Home > Nauka > Jak nauczyłem się ośmiu języków [recenzja]

Jak nauczyłem się ośmiu języków [recenzja]

Recenzowaną dzisiaj książkę kupiłem na jednej z bibliotekowych wyprzedaży. Łatwo było ją przeoczyć, bo liczy zaledwie 75 stron. Z tego powodu sam autor nazywa ją broszurą.  W momencie zakupu, nazwisko Broniarek brzmiało dla mnie nieznajomo. Szybko przekonałem się, że książka została napisana przez osobę niezwykle utalentowaną pod względem językowym, która dzięki tym umiejętnościom, osiągnęła sukces w życiu zawodowym.

Zbigniew Broniarek zaczynał swoją karierę jako dziennikarz Życia Warszawy, tłumacząc depesze prasowe. Szybko awansował na korespondenta zagranicznego Trybuny Ludu, zostając nawet akredytowanym przedstawicielem w Białym Domu oraz stałym korespondentem w Paryżu i Sztokholmie.  Tytuł książki zdradzam nam, że Broniarek biegle komunikował się używając angielskiego, niemieckiego, francuskiego, portugalskiego, hiszpańskiego, szwedzkiego oraz włoskiego.

To, co wyróżnia tę pozycję, to odmienne od powszechnego spojrzenie na naukę języków. Dzisiaj otaczają nas one dosłownie wszędzie. Rynek szkół językowych cały czas się powiększa, a gdy nie chcemy zapisać się na kurs, możemy robić to przy pomocy komputera czy smartfona. Wyobraźmy sobie jednak sytuację osoby, która tuż po II Wojnie Światowej chciała podjąć się tego karkołomnego zadania. Pierwszą barierą był brak wolnego obiegu podręczników oraz ich archaiczny charakter. Drugą, poważniejszą barierą, były kwestie polityczne. Język angielski był przecież na cenzurowanym.

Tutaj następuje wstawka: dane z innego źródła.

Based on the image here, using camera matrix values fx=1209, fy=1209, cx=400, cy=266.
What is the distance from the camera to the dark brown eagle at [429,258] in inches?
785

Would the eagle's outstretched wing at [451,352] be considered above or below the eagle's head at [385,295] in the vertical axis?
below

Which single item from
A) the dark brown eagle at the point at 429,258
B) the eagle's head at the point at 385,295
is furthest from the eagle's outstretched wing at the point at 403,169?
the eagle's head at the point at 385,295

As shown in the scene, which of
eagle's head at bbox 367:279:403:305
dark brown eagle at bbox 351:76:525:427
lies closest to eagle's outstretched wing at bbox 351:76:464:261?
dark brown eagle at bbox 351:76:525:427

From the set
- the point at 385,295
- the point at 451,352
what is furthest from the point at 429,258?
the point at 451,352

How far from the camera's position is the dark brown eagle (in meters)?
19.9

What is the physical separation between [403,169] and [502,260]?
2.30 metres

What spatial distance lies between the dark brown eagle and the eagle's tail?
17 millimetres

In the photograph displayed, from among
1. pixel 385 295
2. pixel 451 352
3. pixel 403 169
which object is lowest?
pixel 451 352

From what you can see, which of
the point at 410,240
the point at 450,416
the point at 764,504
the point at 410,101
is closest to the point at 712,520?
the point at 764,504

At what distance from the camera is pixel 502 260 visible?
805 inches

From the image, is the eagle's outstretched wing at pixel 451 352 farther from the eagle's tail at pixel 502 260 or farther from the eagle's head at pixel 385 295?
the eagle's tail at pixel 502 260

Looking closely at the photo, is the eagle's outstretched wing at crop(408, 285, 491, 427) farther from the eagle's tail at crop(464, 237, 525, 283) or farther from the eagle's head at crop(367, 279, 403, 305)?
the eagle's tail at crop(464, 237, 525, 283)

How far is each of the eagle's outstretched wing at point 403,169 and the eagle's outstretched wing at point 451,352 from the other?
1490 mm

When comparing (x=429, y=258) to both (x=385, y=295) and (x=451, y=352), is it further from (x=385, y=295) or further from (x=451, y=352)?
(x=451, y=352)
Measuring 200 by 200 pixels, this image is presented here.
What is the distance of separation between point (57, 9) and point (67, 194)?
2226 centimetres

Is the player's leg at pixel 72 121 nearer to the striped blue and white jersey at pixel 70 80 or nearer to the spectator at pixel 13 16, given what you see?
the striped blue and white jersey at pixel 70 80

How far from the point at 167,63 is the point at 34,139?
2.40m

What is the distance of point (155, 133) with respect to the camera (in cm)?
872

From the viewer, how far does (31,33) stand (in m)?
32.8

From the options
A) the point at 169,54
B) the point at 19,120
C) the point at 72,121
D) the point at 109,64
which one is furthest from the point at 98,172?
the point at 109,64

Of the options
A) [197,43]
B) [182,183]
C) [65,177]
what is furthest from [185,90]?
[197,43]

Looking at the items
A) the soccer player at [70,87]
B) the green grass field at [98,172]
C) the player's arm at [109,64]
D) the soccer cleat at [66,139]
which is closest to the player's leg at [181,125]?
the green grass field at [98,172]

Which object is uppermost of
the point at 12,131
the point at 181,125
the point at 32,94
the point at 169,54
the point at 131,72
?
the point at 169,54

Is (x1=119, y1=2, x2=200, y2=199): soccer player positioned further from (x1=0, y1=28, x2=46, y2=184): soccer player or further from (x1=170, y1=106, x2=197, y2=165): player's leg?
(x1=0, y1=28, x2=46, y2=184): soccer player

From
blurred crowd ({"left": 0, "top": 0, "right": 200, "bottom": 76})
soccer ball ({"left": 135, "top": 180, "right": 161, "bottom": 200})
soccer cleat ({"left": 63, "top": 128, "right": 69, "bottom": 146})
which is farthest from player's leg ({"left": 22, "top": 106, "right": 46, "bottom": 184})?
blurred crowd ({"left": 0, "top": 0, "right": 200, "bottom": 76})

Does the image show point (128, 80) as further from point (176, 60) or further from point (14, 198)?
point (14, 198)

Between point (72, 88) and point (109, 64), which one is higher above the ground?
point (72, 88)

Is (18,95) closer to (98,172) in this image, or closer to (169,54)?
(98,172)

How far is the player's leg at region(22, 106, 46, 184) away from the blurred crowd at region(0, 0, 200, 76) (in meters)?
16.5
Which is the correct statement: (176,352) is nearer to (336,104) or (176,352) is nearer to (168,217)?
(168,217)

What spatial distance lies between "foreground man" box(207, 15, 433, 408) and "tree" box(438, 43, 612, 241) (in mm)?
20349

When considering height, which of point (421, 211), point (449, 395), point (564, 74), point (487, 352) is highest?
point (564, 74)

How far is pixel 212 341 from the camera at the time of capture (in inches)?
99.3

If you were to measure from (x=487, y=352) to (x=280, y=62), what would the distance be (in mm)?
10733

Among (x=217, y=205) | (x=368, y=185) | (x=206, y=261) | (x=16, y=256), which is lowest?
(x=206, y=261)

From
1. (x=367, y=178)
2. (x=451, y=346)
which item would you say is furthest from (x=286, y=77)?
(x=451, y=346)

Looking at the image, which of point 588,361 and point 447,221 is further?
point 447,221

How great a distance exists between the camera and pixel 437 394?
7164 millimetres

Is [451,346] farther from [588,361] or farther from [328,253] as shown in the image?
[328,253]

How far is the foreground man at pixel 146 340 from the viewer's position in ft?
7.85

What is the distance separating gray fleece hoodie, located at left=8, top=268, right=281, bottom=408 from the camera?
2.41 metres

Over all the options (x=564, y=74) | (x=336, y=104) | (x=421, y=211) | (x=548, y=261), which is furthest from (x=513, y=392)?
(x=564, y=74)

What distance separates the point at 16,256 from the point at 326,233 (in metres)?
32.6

W książce występują dwa rodzaje wątków. Pierwszy z nich, to pełne anegdot pamiętnikowe opowiadania o pracy tłumacza w okresie PRL. Drugi typ – to wskazówki dotyczące metod nauki języków obcych. Z pewnością jest to lektura obowiązkowa dla studentów kierunków filologicznych, chcących związać swoją przyszłość z zawodem tłumacza.  Możliwe, że niektórzy potraktują ją jako dobrą przestrogę, gdyż autor wyraźnie daje nam do zrozumienia, że rola tłumaczy jest społecznie niedoceniania.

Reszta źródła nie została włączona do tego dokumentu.